Last night David Dimbleby was joined on Question Time by a panel comprised of Jacob Rees-Mogg, Piers Morgan, Emily Thornberry, Mark Reckless and Hannah Bardell. As talk turned to the prospect of Heathrow expansion, Rees-Mogg — who supports the plans — said that for all the fuss about noise caused by planes, he had suffered few problems with this when he lived near Slough.

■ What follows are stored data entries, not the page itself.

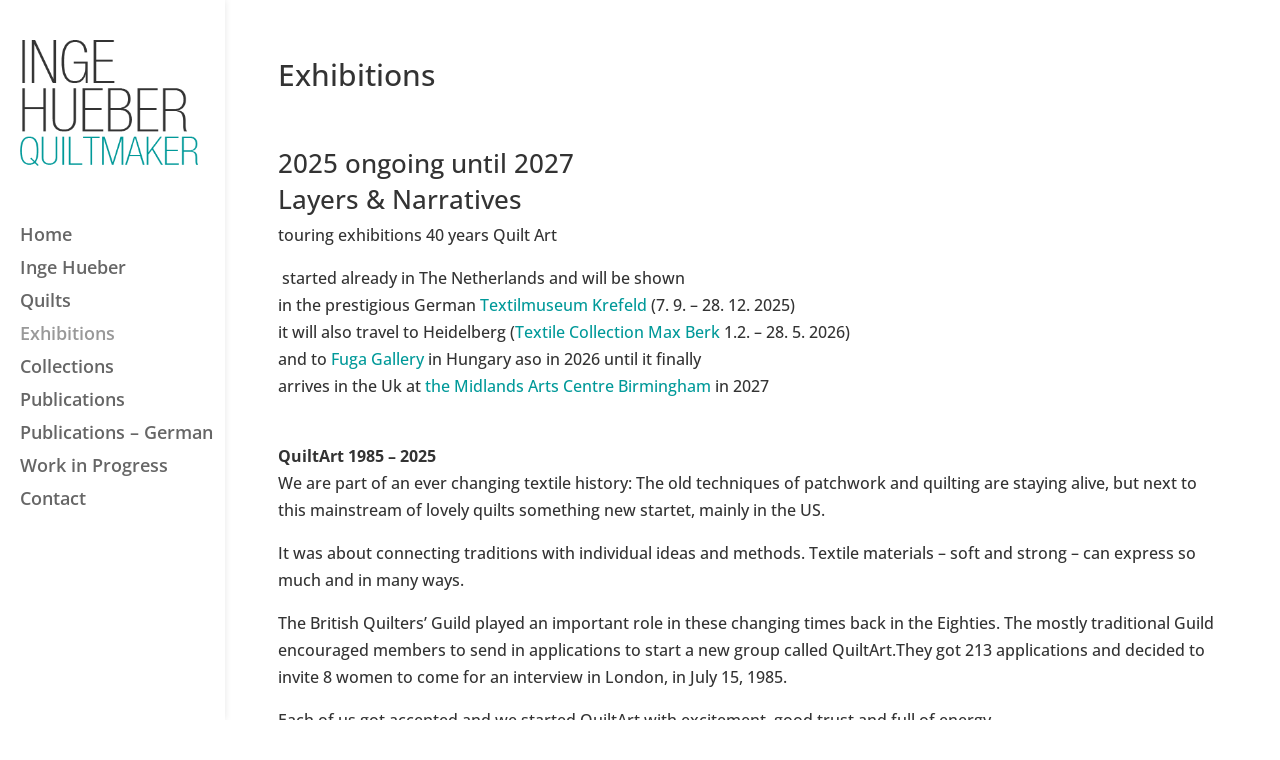

--- FILE ---
content_type: text/css
request_url: https://ingehueber.de/wp-content/themes/Divi-child/style.css?ver=4.27.4
body_size: 1140
content:

/*
 Theme Name:     Divi Child Theme
 Theme URI:      http://www.elegantthemes.com/gallery/foxy/
 Description:    Divi Child Theme
 Author:         Elegant Themes
 Author URI:     http://www.elegantthemes.com
 Template:       Divi
 Version:        1.0.0
*/
 
@import url("../Divi/style.css");
 
/* =Theme customization starts here
------------------------------------------------------- */
/*
.et_boxed_layout #page-container .et_pb_row { width: 100%; }
*/

h1 { padding: 30px 0 20px 0; }
.page h1 { padding: 60px 0 40px 0; }
.mfp-title { display:none; }  
.et_pb_gallery_item span.et_overlay {
	display: none !important;
}

.et_pb_widget a, a {
    color: #009999;
}

.et_pb_widget a:hover, a:hover {
    color: #999;
}


#footer-bottom { display:none; }
#main-footer { border-top: 1px dashed #ccc; }

.et_boxed_layout #page-container { width: 100%; }
.et_vertical_nav #main-header .container { margin: 0 0px 0px 20px; }
.footer-widget { color: #333; }
.et_pb_gutters2 .footer-widget { margin-bottom: 6%; }
div.uk-overlay-background {  
    background: none repeat scroll 0 0 rgba(0, 0, 0, 0.5);  
}  
#ihue-quiltslide-section { margin: 0px; padding: 20px 0px 0px 0px; }
.ihue-quiltslide ul { list-style-type:none !important; padding: 0px !important; }

.uk-thumbnav>*>*>img { padding-bottom: 5px; opacity:1; }
.uk-thumbnav>*>:focus>img, .uk-thumbnav>*>:hover>img, .uk-thumbnav>.uk-active>*>img { border-bottom: 3px solid #999; }

.related-posts ul { padding: 0px !important; list-style-type: none !important; } 
.related-posts a {color: #333; display:block; font-size: 14px; }
.related-posts img { max-width: 200px !important; }
.related-posts ul li { float:left; margin-right: 30px; padding-bottom: 30px; }
.related-posts h3 { padding-bottom: 15px; margin-bottom: 15px; border-bottom: 1px solid #ddd; }
.et_pb_toggle_title:before { font-size: 24px; }

.uk-overlay.uk-overlay-hover { line-height: 1em !important; }

.et_pb_toggle_close, .et_pb_toggle_open  {
    padding: 20px 20px 20px 0px;
    background-color: #fff;
}

.et_pb_toggle_close h5.et_pb_toggle_title {
    color: #333;
}
.et_pb_toggle_close h5.et_pb_toggle_title:hover {
    color: #999;
}

.et_pb_toggle {
    border: none;
	border-bottom: 1px solid #ddd;
}

.et_pb_toggle_content p:last-of-type { padding-bottom: 15px; }
.uk-subnav-pill>*>* {
    padding: 3px 15px;
    border-radius: 0px;
}
.uk-subnav-pill>.uk-active>* {
    background: #666 !important;
    color: #fff;
    box-shadow: none;
}

.wp-caption {
    max-width: 100%;
    margin-bottom: 10px;
    padding: 0px;
    border: none;
    background: transparent;
    text-align: left;
}
.wp-caption.alignright {
    margin: 0 0 10px 30px;
}
.wp-caption p.wp-caption-text {
    margin: 0;
    padding: 0px;
    font-size: 12px;
    line-height: 12px;
}
h3.uk-h4 { font-size: 12px; line-height: 13px; margin-top: 0px; padding-top: 0px; }
.ihue-quilt-slideset .uk-panel-teaser { margin-bottom: 2px; }
#left-area .ihue-quilt-slideset ul, .entry-content .ihue-quilt-slideset ul {
	padding: 0px;
    line-height: 16px;
    list-style-type: none;
}
.ihue-quilt-slideset .uk-subnav-pill>*>* {
    padding: 8px 15px;
    border-radius: 0px;
}




--- FILE ---
content_type: text/css
request_url: https://ingehueber.de/wp-content/et-cache/98/et-core-unified-deferred-98.min.css?ver=1765561235
body_size: 186
content:
.et_pb_section_2.et_pb_section,.et_pb_column_0{padding-top:0px}.et_pb_row_0.et_pb_row{padding-top:0px!important;margin-top:0px!important}@media only screen and (min-width:981px){.et_pb_row_0.et_pb_row{padding-top:0px}}@media only screen and (max-width:980px){.et_pb_section_0.et_pb_section,.et_pb_section_1.et_pb_section,.et_pb_section_2.et_pb_section{padding-top:50px;padding-right:0px;padding-bottom:50px;padding-left:0px}}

At which point David Dimbleby couldn’t help but interrupt and change the topic — asking if this had been when Rees-Mogg attended Eton. Alas for all of Dimbleby’s wit, the BBC presenter — who attended Charterhouse –received a reply he had not been expecting. The Tory MP proceeded to confirm that he was referring to his time at the public school, before dropping the host in it by adding that he had attended Eton with Dimbleby’s son Henry: JRM: I used to live not a million miles from Slough with the airplanes going over and I must confess they didn’t prove too bothersome then DD: Eton, was that? JRM: That’s absolutely right… I was there with your son
At which point Mogg proceeded to return to the ‘important subject’ of airport expansion, as Dimbleby looked on sheepishly as he tried to contain his laughter. If only all men could handle the Eton jibes as well as Rees-Mogg.
At present, the BBC is only answerable to itself in deciding its standards and coverage. How does it measure up to what you consider good quality, and impartial and unbiased reporting as required by its charter? All TV viewers in the UK are forced by law to pay for this 'service'. Do you believe that what is received truly 'serves' the society, - or merely increases the problems within it?